@awarnes/shipment-routing
v1.1.0
Published
Take home code challenge
Downloads
2
Readme
Shipment Routing
Code challenge to create a CLI for routing shipments to drivers.
Table of Contents
Installation
Install package:
npm install @awarnes/shipment-routing
Install pre-release:
npm install @awarnes/shipment-routing@next
Prepare Script
The prepare
script will run after all dependencies have been installed (locally). This script will install the pre-push
git-hook into the .git/hooks
directory in the project. This helps ensure that everything has been properly linted and all tests are passing.
Note: If in dire need you can always add the
--no-verify
flag to your push command to skip the checks. Make sure that everything lints and passes testing prior to creating your PR though!
Usage
There are two commands with several options each. The easiest way to see how to use them is to run:
shipment-routing help
Route
Usage: shipment-routing route [options]
Route shipments to drivers given a list of shipments and list of drivers
| Options | Description | |---------|-------------| | -d --driverFile | File of driver names \n separated| | -s --destinationFile | File of shipment destinations \n separated | | -t --testData | Comma separated count of number of drivers and destinations to generate. | | -x --maxThreads | Maximum number of threads to allow for the mapJobs function. Default 4. | | -f --file | Dump output to file | | -h, --help | display help for command |
Examples
Read drivers and destinations from file
shipment-routing route -d ./some/file/with/driver.data -s ./some/file/with/destination.data
Read drivers and destinations from file and output to file
shipment-routing route -d ./some/file/with/driver.data -s ./some/file/with/destination.data -f
Route 25 randomized drivers and 25 randomized destinations
shipment-routing route -t 25,25
Generate
Usage: shipment-routing generate [options]

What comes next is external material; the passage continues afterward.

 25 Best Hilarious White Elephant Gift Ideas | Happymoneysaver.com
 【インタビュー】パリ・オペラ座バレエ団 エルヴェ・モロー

Generate data for use with the command line tool
| Options | Descriptions | | ------- | ------------ | | -d --driverCount | Number of driver names to generate| | -s --destinationCount | Number of destinations to generate| | -p --path | Path to save files. If not included will output on command line. | | -h, --help | display help for command|
Examples
Print out 25 randomized drivers and 25 randomized destinations
shipment-routing generate -d 25 -s 25
Write 25 randomized drivers and 25 randomized destinations to files in the current working directory.
shipment-routing generate -d 25 -s 25 -p .
Generate a file of 25 drivers and 25 destinations, then run the routing function on them.
shipment-routing generate -d 25 -s 25 -p . && shipment-routing route -d ./drivers.data -s ./destinations.data
Description
Our sales team has just struck a deal with Acme Inc to become the exclusive provider for routing their product shipments via 3rd party trucking fleets. The catch is that we can only route one shipment to one driver per day.
Each day we get the list of shipment destinations that are available for us to offer to drivers in our network. Fortunately our team of highly trained data scientists have developed a mathematical model for determining which drivers are best suited to deliver each shipment.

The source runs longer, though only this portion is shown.